IT is good news that EDF has extended the life of Hartlepool Nuclear Power Station from 2024 to 2026, as we report here, but Britain must implement an energy generation strategy that will meet the country’s needs in the decades to come so that we do not rely on patching up old plants just to get us through the next winter.

The Hartlepool station started generating in 1983 when it was due to close in 2014, but its life has now been extended by more than a decade. With its sister station, Heysham 1 near Morecambe, it generates five per cent of UK power and, unlike renewables, it does so consistently.

But it is clearly nearing the end of its life. Indeed, all four of our Advanced Gas-cooled Reactors are due to close by 2028 leaving only Sizewell B generating.

To get us through this winter, five elderly coal-fired plants have been restarted. If we are this short today, what state are we going to be in when our nuclear plants have faded away?

Environmentalists don’t like nuclear, understandably because of its toxic legacy, but it is cleaner than the coal-fired plants we are currently using.

It seems that very soon – perhaps even next week’s Budget – the Government will redefine nuclear as “green” in a desperate attempt to kickstart investment into the sector as part of its Great British Nuclear initiative.

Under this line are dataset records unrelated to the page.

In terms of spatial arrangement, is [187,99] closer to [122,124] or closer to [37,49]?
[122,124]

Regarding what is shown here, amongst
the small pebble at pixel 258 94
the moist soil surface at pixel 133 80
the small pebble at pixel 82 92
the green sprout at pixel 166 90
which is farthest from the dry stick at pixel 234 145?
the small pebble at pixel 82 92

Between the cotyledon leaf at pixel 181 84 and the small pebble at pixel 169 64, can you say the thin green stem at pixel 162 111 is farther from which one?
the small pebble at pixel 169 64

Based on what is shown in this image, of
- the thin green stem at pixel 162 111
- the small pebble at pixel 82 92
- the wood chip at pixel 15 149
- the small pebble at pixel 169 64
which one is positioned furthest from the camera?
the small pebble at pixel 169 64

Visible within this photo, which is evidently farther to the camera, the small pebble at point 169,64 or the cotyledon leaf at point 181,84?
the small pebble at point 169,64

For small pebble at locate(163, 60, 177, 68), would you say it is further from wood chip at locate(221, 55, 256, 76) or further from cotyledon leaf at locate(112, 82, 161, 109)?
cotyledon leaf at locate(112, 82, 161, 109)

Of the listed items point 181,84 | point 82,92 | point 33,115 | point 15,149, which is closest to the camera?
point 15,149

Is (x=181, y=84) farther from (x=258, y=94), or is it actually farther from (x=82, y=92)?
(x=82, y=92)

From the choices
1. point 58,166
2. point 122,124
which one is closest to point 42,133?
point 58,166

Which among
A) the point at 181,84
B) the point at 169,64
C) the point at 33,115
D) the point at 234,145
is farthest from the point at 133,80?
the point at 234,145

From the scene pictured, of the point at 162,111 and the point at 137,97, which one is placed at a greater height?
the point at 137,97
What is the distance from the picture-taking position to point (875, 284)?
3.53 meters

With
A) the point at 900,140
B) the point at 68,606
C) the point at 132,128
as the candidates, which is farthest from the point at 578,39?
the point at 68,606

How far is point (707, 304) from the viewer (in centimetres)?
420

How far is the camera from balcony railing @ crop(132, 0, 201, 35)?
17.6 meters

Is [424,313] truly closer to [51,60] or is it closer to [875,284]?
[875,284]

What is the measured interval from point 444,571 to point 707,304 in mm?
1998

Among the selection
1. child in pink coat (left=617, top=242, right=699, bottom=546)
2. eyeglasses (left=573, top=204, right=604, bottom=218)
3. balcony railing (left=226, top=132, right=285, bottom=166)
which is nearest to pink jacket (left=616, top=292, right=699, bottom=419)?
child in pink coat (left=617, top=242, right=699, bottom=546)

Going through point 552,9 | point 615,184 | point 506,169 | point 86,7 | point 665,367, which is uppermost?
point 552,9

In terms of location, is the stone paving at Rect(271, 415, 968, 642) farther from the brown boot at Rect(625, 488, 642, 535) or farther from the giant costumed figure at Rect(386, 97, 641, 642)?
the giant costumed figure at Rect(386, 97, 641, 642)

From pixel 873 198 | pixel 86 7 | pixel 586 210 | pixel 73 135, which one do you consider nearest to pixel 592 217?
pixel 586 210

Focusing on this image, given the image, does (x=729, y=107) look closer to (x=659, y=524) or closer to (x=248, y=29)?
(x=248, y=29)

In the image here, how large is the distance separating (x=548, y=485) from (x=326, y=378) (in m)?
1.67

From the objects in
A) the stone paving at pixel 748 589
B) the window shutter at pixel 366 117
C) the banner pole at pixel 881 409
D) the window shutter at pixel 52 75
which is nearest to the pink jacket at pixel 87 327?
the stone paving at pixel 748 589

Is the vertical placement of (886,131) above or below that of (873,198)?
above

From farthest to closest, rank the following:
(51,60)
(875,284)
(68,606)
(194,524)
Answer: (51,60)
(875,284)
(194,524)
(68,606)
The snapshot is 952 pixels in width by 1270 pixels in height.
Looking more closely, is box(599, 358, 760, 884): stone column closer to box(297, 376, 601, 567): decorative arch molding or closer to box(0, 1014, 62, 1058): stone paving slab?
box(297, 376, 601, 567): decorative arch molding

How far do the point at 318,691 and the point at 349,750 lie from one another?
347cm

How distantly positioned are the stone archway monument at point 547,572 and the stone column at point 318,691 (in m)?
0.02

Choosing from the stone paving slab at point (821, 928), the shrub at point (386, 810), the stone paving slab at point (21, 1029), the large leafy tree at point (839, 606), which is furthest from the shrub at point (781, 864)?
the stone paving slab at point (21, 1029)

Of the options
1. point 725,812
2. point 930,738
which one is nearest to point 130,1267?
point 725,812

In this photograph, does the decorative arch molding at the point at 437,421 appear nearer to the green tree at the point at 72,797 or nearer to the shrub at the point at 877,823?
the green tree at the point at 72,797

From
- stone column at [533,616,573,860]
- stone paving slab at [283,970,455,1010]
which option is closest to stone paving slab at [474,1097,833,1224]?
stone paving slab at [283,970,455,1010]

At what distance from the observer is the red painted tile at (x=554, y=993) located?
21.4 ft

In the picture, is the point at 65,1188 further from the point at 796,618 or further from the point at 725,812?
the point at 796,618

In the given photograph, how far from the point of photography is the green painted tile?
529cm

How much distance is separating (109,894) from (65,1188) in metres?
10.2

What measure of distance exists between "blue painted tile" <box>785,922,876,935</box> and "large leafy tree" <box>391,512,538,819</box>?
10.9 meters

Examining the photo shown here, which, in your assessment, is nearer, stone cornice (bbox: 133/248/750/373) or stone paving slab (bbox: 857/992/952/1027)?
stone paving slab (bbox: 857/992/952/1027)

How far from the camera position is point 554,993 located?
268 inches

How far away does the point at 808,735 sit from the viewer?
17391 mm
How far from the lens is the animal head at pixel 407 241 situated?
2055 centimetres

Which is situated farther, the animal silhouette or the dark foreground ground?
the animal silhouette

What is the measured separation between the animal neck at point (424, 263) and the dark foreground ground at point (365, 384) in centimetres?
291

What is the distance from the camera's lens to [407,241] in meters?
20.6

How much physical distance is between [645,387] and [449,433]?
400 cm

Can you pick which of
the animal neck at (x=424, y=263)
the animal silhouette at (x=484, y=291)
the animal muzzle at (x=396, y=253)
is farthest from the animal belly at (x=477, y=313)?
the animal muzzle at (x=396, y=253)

Because nuclear is so expensive – Hinkley Point C, the one new plant we are building, is going to cost at least £32bn – for decades we have shied away from committing to it, and now the situation in Ukraine has revealed how vulnerable we have left ourselves.

Hopefully, Great British Nuclear will change that – although the vacillations over HS2 show how poor this country is in committing to big picture, big cost infrastructure projects. Future generations will not thank us for that.